Phil, l'escapade africaine

Nixuita Ancuabe - Mariam, insouciante

22/07/2016

Insouciante, affichant la même candeur que la mienne, elle s'élance en rigolant vers mon vélo que j'arrête à hauteur de sa maison. « Dinheiro ! » me lance-t-elle, hilare, spontanée, la main posée sur mes bouteilles en plastique. Bêtement, sa demande et son rire m'amusent. Puis il me prend l'idée d'inverser les rôles, curieux de voir où cette situation va nous m'ner. Prétextant que la route m'a épuisé, je lui demande pour dormir chez elle, un peu par gestes. Elle me jette déjà la natte tressée au sol et empoigne le mortier en bois qu'elle remplit à ras-bord de bouts de manioc séchés. A grand coup d'pilons bien lourd, elle les pulvérise en un nuage de poussière blanche, puissante, appuyant ses gestes de grognements quasi bestiaux. La scène est plutôt animale... En cadence, elle claque des mains en lâchant le pilon en l'air, cambrure agressive. Dans la cour minuscule surpeuplée d'enfants, un bébé fixé au bout du téton, Mariam s'exprime d'une voix rauque, rigolarde, à bout d'souffle. Ses dents d'la chance captent mon regard. Son rire ressemble étrangement à une sorte de toussotement, comme un ricanement saccadé. Ici, c'est elle la meneuse de la troupe, pas d'doutes... Pourtant, elle m'avoue n'avoir que 20 ans et déjà, comme c'est souvent le cas dans ces villages, 4 enfants à nourrir. Explosant d'énergie, elle me présente sa maman, toute douce, puis sa grand-mère qui vient juste d'investir la cour. Un bâton en guise de canne, la vieille me saisit d'une main molle et m'offre une danse en guise de bienvenue, croupe contre croupe, avant de s'assoir sagement dans un coin. Personne ne connaît son âge, même si certains supposent qu'elle doit planer aux alentours des 90 printemps.

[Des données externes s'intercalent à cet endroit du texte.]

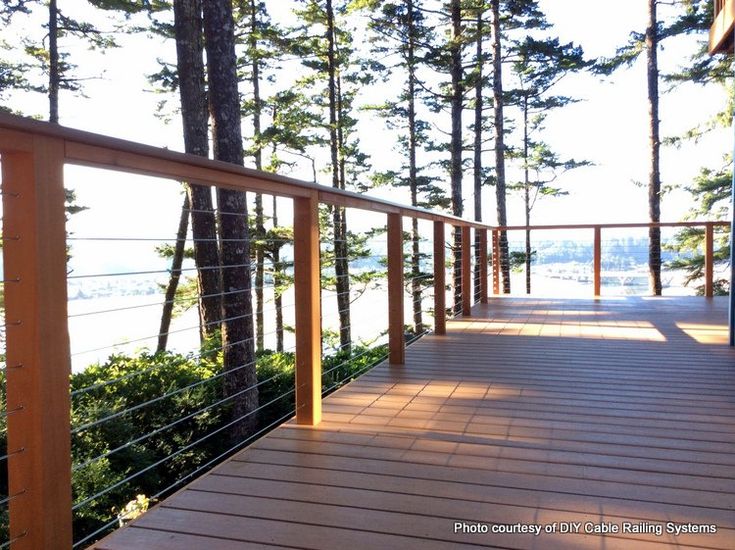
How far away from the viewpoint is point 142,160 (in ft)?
5.26

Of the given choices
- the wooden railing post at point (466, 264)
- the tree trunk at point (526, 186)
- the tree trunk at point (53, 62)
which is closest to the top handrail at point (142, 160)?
the wooden railing post at point (466, 264)

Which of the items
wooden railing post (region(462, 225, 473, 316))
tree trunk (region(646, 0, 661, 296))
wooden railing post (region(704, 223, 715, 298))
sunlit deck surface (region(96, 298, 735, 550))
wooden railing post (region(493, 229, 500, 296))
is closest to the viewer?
sunlit deck surface (region(96, 298, 735, 550))

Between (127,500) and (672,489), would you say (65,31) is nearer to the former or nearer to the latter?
(127,500)

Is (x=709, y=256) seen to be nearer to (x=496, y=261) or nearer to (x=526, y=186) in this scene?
(x=496, y=261)

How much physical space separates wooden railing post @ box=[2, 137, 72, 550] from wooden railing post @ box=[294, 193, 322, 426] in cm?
124

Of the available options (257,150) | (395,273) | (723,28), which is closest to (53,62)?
(257,150)

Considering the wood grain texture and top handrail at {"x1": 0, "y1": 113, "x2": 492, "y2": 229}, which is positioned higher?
top handrail at {"x1": 0, "y1": 113, "x2": 492, "y2": 229}

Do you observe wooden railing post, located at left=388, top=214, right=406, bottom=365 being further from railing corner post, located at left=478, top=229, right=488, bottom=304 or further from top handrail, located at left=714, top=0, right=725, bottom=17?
railing corner post, located at left=478, top=229, right=488, bottom=304

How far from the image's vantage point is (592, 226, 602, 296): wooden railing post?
788cm

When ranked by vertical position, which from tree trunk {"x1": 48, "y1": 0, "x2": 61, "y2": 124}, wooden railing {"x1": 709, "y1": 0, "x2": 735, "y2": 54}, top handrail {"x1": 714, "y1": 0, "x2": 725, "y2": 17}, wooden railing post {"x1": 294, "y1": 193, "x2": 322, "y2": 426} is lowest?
wooden railing post {"x1": 294, "y1": 193, "x2": 322, "y2": 426}

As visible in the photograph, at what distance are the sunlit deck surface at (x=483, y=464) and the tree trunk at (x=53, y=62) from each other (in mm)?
8899

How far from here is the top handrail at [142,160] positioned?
1.26 m

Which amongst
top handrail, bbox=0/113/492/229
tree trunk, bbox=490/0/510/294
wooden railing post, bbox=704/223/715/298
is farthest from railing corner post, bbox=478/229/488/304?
top handrail, bbox=0/113/492/229

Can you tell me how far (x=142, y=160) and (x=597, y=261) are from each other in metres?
7.38
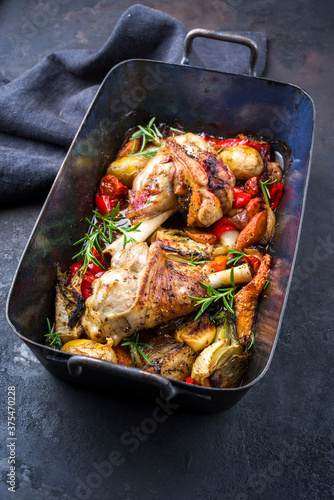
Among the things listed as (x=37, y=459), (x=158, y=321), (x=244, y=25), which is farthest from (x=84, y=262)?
(x=244, y=25)

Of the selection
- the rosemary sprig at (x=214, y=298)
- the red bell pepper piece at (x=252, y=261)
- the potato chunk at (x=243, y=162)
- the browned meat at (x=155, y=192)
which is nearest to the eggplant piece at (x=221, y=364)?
the rosemary sprig at (x=214, y=298)

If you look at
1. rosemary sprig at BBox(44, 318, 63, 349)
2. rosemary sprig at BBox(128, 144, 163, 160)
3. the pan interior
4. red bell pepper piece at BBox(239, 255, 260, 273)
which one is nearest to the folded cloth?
the pan interior

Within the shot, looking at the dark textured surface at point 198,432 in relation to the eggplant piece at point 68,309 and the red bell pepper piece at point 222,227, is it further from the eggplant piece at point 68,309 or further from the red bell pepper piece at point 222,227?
the red bell pepper piece at point 222,227

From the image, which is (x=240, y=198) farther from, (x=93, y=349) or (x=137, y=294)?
(x=93, y=349)

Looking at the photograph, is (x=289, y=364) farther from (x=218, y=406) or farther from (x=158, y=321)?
(x=158, y=321)

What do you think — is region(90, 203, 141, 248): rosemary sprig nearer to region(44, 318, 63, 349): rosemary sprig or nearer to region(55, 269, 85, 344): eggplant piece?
region(55, 269, 85, 344): eggplant piece
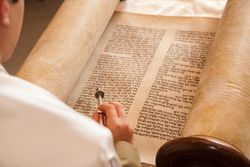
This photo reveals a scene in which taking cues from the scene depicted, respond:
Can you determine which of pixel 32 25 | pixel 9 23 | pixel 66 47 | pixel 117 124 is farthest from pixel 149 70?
pixel 32 25

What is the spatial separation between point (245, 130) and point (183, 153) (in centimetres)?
9

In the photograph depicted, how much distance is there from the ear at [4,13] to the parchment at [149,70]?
0.41 meters

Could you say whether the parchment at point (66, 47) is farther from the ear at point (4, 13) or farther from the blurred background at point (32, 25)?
the blurred background at point (32, 25)

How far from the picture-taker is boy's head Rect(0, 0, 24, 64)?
367 millimetres

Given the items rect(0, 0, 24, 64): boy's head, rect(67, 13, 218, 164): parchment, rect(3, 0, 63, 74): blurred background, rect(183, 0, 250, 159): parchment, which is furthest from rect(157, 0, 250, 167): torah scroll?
rect(3, 0, 63, 74): blurred background

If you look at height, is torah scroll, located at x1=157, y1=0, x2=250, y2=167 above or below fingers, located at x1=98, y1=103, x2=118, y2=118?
above

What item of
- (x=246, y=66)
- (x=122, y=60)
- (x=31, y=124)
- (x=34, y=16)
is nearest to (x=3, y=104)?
(x=31, y=124)

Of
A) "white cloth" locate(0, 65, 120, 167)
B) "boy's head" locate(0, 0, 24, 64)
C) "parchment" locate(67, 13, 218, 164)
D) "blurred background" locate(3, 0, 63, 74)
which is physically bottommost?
"blurred background" locate(3, 0, 63, 74)

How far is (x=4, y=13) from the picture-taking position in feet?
1.19

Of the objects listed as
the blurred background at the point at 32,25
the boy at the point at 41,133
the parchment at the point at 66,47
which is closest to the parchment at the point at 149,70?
the parchment at the point at 66,47

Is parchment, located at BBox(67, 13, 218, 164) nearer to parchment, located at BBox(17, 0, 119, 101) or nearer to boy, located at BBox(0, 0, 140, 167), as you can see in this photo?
parchment, located at BBox(17, 0, 119, 101)

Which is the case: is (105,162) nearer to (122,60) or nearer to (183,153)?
(183,153)

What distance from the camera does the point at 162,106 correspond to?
77 cm

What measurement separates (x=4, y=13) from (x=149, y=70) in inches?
20.5
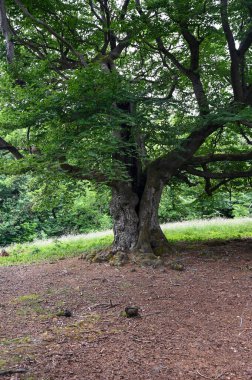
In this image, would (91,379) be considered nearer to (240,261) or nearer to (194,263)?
(194,263)

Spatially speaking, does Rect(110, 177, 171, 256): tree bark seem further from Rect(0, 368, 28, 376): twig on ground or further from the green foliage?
the green foliage

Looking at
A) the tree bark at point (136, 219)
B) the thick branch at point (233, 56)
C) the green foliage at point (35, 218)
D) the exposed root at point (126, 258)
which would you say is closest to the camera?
the thick branch at point (233, 56)

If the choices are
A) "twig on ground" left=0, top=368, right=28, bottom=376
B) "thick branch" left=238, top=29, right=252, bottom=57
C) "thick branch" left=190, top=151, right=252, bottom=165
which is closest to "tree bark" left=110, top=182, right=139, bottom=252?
"thick branch" left=190, top=151, right=252, bottom=165

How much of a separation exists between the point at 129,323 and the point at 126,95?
363cm

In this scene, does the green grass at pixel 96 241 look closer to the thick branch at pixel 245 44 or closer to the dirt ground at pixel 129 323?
the dirt ground at pixel 129 323

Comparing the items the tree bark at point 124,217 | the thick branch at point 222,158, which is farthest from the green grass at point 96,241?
the thick branch at point 222,158

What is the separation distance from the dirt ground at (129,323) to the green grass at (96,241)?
8.82 feet

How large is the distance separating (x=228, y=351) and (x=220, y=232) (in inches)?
374

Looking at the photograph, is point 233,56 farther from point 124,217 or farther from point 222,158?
point 124,217

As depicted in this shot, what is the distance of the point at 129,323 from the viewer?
4.45m

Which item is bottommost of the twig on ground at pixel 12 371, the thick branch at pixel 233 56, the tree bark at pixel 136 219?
the twig on ground at pixel 12 371

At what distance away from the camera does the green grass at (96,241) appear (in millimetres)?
10403

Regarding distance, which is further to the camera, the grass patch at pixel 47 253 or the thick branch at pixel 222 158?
the grass patch at pixel 47 253

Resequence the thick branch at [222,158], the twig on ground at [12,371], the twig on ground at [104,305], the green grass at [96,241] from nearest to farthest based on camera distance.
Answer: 1. the twig on ground at [12,371]
2. the twig on ground at [104,305]
3. the thick branch at [222,158]
4. the green grass at [96,241]
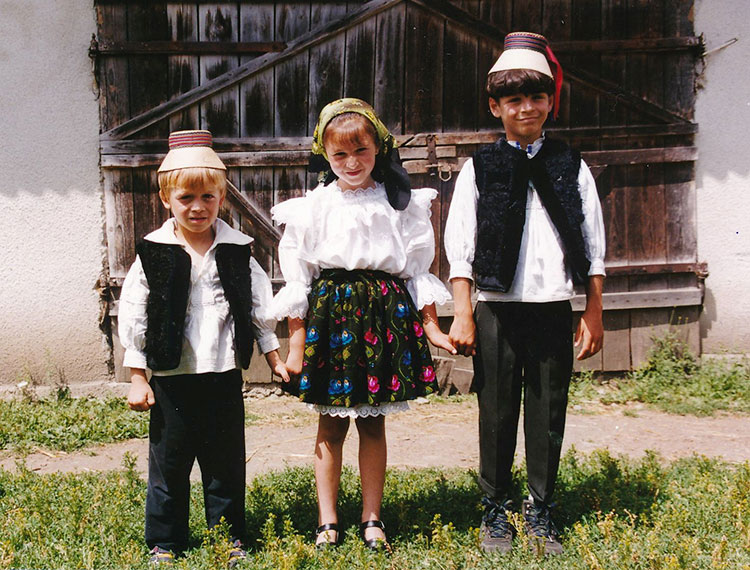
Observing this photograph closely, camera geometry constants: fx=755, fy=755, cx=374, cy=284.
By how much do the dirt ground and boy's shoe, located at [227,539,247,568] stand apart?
1064 millimetres

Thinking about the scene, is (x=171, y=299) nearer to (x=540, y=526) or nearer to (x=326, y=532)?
(x=326, y=532)

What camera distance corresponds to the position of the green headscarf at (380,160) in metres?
2.82

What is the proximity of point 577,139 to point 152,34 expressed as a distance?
298 cm

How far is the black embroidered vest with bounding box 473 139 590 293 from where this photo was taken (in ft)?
9.17

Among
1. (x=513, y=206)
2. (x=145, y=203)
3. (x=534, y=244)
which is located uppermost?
(x=145, y=203)

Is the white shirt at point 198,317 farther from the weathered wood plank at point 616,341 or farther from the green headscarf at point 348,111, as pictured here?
the weathered wood plank at point 616,341

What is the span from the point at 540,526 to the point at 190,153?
1933 mm

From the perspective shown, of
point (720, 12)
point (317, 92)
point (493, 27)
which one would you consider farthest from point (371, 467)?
point (720, 12)

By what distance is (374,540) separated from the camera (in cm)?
286

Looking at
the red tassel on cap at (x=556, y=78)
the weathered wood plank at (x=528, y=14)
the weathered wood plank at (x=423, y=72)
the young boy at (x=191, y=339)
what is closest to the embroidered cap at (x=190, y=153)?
the young boy at (x=191, y=339)

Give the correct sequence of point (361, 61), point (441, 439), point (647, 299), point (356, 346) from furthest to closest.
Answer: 1. point (647, 299)
2. point (361, 61)
3. point (441, 439)
4. point (356, 346)

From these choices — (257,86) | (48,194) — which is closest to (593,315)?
(257,86)

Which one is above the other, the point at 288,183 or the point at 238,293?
the point at 288,183

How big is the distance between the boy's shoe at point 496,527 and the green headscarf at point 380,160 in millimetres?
1229
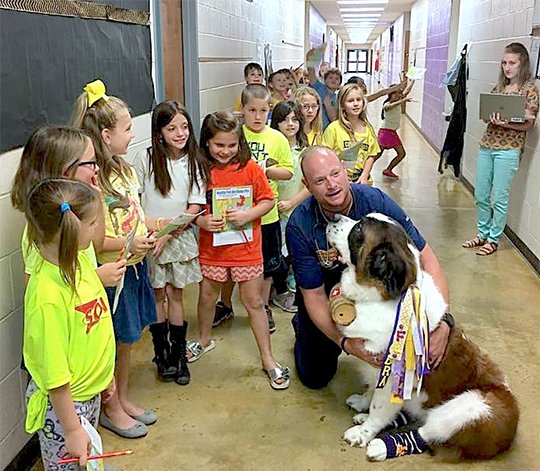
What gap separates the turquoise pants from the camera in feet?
15.7

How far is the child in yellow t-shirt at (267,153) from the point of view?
346cm

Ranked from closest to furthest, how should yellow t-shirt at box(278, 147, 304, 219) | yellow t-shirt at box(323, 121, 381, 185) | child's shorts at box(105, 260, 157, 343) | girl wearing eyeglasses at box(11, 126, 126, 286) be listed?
girl wearing eyeglasses at box(11, 126, 126, 286) → child's shorts at box(105, 260, 157, 343) → yellow t-shirt at box(278, 147, 304, 219) → yellow t-shirt at box(323, 121, 381, 185)

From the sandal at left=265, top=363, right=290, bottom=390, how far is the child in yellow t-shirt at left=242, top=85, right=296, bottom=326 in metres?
0.56

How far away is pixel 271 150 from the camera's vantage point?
137 inches

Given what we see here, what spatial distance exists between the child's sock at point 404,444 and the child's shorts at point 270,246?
1332mm

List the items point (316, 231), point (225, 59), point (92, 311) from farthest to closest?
point (225, 59), point (316, 231), point (92, 311)

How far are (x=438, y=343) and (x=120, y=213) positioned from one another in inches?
52.0

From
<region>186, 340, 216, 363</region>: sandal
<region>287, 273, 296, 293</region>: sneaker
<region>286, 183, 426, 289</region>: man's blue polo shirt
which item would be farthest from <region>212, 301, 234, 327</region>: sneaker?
<region>286, 183, 426, 289</region>: man's blue polo shirt

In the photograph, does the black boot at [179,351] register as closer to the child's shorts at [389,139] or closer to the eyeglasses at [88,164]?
the eyeglasses at [88,164]

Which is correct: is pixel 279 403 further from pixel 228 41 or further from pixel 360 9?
pixel 360 9

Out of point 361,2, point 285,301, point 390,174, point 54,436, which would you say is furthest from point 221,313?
point 361,2

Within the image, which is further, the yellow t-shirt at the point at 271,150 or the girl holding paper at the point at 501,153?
the girl holding paper at the point at 501,153

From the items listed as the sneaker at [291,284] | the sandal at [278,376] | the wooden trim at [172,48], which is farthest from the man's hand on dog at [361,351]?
the wooden trim at [172,48]

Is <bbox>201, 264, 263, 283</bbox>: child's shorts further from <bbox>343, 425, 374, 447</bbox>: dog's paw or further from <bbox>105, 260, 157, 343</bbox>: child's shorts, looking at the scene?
<bbox>343, 425, 374, 447</bbox>: dog's paw
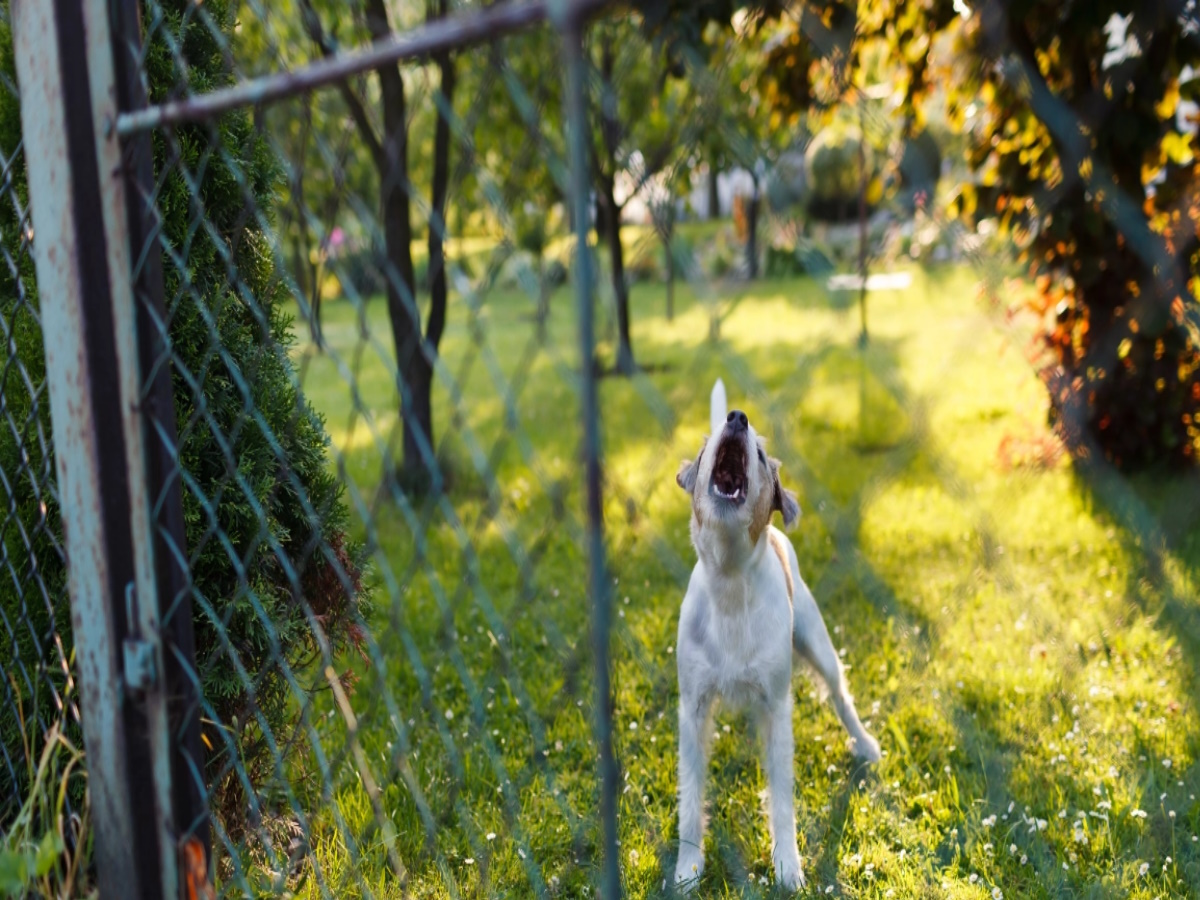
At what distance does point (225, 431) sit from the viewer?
240cm

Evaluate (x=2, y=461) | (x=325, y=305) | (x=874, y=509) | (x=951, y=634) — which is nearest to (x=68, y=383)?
(x=2, y=461)

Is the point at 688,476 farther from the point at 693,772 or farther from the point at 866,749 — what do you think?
the point at 866,749

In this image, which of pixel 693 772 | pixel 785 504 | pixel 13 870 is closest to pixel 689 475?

A la nuit tombée, la tente posée dans la cour, Mariam me fait des gestes par la petite fenêtre de ma toile. Elle passe la tête, me dit qu'elle a froid, et tend ses lèvres vers moi, dures, charnues, musclées, baignées d'effluves d'alcool local. Elle s'allonge ensuite sur la natte à côté de ma tente... et moi, impressionné, encore sous l'choc du baiser, j'écoute attentivement son souffle, nerveux, rapide, saccadé, 3 respirations fondues dans l'une des miennes.